-------- Data for the task --------

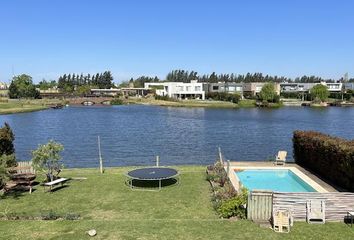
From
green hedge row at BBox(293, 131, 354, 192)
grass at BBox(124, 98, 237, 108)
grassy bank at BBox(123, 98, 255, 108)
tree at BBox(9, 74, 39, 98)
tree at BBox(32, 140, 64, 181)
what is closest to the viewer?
green hedge row at BBox(293, 131, 354, 192)

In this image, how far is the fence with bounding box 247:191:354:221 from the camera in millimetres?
15641

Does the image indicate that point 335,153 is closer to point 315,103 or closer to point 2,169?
point 2,169

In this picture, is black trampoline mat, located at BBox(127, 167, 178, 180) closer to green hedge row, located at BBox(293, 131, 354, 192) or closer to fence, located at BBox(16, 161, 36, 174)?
fence, located at BBox(16, 161, 36, 174)

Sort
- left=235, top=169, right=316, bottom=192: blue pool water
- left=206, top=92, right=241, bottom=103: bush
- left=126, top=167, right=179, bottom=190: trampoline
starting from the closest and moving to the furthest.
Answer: left=126, top=167, right=179, bottom=190: trampoline → left=235, top=169, right=316, bottom=192: blue pool water → left=206, top=92, right=241, bottom=103: bush

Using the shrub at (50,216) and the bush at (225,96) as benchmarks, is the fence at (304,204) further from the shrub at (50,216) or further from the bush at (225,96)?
the bush at (225,96)

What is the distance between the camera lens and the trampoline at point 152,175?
2239cm

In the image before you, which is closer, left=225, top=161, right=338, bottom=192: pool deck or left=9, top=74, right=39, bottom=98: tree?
left=225, top=161, right=338, bottom=192: pool deck

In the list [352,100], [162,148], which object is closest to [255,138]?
[162,148]

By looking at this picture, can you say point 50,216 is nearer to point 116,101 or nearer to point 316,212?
point 316,212

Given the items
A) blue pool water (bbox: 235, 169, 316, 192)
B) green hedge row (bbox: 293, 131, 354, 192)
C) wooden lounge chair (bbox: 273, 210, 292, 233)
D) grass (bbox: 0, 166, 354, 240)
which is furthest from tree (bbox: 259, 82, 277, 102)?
wooden lounge chair (bbox: 273, 210, 292, 233)

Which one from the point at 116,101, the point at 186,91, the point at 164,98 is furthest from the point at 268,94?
the point at 116,101

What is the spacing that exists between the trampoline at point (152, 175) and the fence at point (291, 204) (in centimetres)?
754

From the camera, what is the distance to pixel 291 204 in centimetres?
1585

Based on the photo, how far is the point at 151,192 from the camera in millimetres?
21297
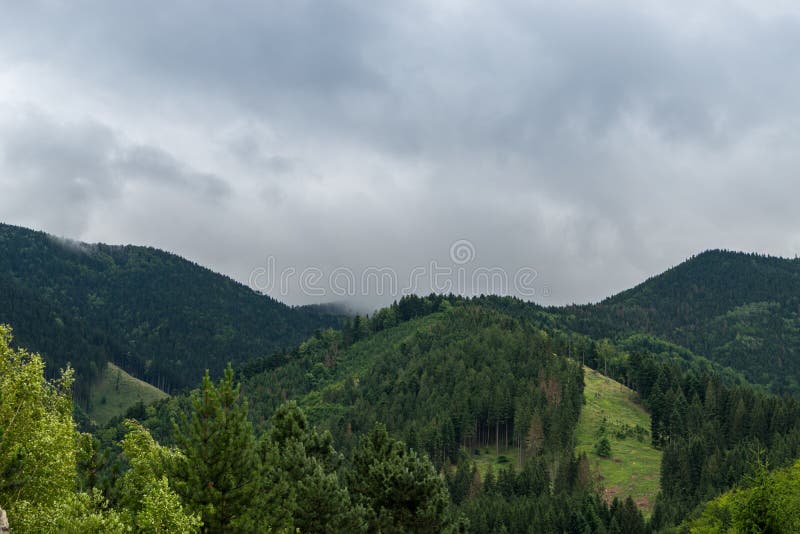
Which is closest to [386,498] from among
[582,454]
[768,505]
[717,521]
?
[768,505]

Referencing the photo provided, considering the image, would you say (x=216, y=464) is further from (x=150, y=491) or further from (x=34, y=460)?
(x=34, y=460)

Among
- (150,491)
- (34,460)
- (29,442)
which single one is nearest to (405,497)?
(150,491)

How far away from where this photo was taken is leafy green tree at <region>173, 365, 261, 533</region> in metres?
42.5

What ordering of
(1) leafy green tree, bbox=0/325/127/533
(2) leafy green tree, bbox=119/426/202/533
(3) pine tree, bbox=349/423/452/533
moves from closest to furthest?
1. (1) leafy green tree, bbox=0/325/127/533
2. (2) leafy green tree, bbox=119/426/202/533
3. (3) pine tree, bbox=349/423/452/533

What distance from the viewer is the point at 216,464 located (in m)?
43.2

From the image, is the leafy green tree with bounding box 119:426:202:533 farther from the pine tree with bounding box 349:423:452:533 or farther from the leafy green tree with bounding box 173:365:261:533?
the pine tree with bounding box 349:423:452:533

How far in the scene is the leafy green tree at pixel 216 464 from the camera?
42.5 m

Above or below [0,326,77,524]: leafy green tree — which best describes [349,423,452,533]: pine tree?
below

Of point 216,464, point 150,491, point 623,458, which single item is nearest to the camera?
point 150,491

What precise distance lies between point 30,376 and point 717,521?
8414 centimetres

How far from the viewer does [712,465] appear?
145500 mm

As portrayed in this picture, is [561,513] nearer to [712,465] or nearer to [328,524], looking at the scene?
[712,465]

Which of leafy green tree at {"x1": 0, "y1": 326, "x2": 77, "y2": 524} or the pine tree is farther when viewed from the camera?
the pine tree

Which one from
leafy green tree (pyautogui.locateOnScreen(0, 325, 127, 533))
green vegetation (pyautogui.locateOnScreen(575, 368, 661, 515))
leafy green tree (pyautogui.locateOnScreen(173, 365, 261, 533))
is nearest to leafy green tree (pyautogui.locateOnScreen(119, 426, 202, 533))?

--------

* Task directions
Reproduce all of the rows above word for word, leaving out the pictures.

* Solution below
From
green hedge row at BBox(293, 131, 354, 192)
grass at BBox(124, 98, 237, 108)
grassy bank at BBox(123, 98, 255, 108)
tree at BBox(9, 74, 39, 98)
tree at BBox(32, 140, 64, 181)
what is closest to the viewer?
green hedge row at BBox(293, 131, 354, 192)

In this image, how far is the fence with bounding box 247:191:354:221 from the camera in millimetres?
15641

Does the image indicate that point 335,153 is closer to point 315,103 or closer to point 2,169?
point 2,169

In this picture, is black trampoline mat, located at BBox(127, 167, 178, 180) closer to green hedge row, located at BBox(293, 131, 354, 192) or closer to fence, located at BBox(16, 161, 36, 174)?
fence, located at BBox(16, 161, 36, 174)

Sort
- left=235, top=169, right=316, bottom=192: blue pool water
- left=206, top=92, right=241, bottom=103: bush
- left=126, top=167, right=179, bottom=190: trampoline
starting from the closest and moving to the furthest.
Answer: left=126, top=167, right=179, bottom=190: trampoline → left=235, top=169, right=316, bottom=192: blue pool water → left=206, top=92, right=241, bottom=103: bush

Using the shrub at (50,216) and the bush at (225,96) as benchmarks, is the fence at (304,204) further from the shrub at (50,216) or further from the bush at (225,96)?
the bush at (225,96)

What is the distance between the camera lens and the trampoline at point 152,175?
2239cm

In the image before you, which is closer, left=225, top=161, right=338, bottom=192: pool deck or left=9, top=74, right=39, bottom=98: tree?
left=225, top=161, right=338, bottom=192: pool deck

In the list [352,100], [162,148], which object is closest to [255,138]?
[162,148]

By looking at this picture, can you say point 50,216 is nearer to point 116,101 or nearer to point 316,212?
point 316,212

Given the items
A) blue pool water (bbox: 235, 169, 316, 192)
B) green hedge row (bbox: 293, 131, 354, 192)
C) wooden lounge chair (bbox: 273, 210, 292, 233)
D) grass (bbox: 0, 166, 354, 240)
which is furthest from tree (bbox: 259, 82, 277, 102)?
wooden lounge chair (bbox: 273, 210, 292, 233)

Which one from the point at 116,101, the point at 186,91, the point at 164,98 is furthest from the point at 268,94?
the point at 116,101

What is the spacing that exists between the trampoline at point (152, 175) and the fence at point (291, 204) (in centimetres)?
754

From the camera, what is the distance to pixel 291 204 in centimetres?
1585

Based on the photo, how far is the point at 151,192 from the camera in millimetres?
21297
Which is closest to [386,498] from among
[582,454]
[768,505]
[717,521]
?
[768,505]

Referencing the photo provided, considering the image, would you say (x=216, y=464) is further from (x=150, y=491) or further from (x=34, y=460)?
(x=34, y=460)

Among
- (150,491)
- (34,460)
- (29,442)
which single one is nearest to (405,497)?
(150,491)

How far away from where this photo was taken is leafy green tree at <region>173, 365, 261, 533</region> in metres?
42.5

What ordering of
(1) leafy green tree, bbox=0/325/127/533
(2) leafy green tree, bbox=119/426/202/533
(3) pine tree, bbox=349/423/452/533
moves from closest to furthest?
1. (1) leafy green tree, bbox=0/325/127/533
2. (2) leafy green tree, bbox=119/426/202/533
3. (3) pine tree, bbox=349/423/452/533

What distance from the viewer is the point at 216,464 located (in m)?
43.2

From the image, is the leafy green tree with bounding box 119:426:202:533 farther from the pine tree with bounding box 349:423:452:533 or farther from the leafy green tree with bounding box 173:365:261:533?
the pine tree with bounding box 349:423:452:533

How far in the scene is the leafy green tree at pixel 216 464 from the camera?
42.5 m

Above or below [0,326,77,524]: leafy green tree — which best describes [349,423,452,533]: pine tree?
below

Of point 216,464, point 150,491, point 623,458, which single item is nearest to the camera?
point 150,491

What precise distance lies between point 30,376 and point 717,521?
8414 centimetres

How far from the viewer does [712,465] appear?
145500 mm

As portrayed in this picture, is [561,513] nearer to [712,465] or nearer to [328,524], looking at the scene?
[712,465]

Which of leafy green tree at {"x1": 0, "y1": 326, "x2": 77, "y2": 524} or the pine tree is farther when viewed from the camera?
the pine tree

Which one from
leafy green tree (pyautogui.locateOnScreen(0, 325, 127, 533))
green vegetation (pyautogui.locateOnScreen(575, 368, 661, 515))
leafy green tree (pyautogui.locateOnScreen(173, 365, 261, 533))
is nearest to leafy green tree (pyautogui.locateOnScreen(119, 426, 202, 533))?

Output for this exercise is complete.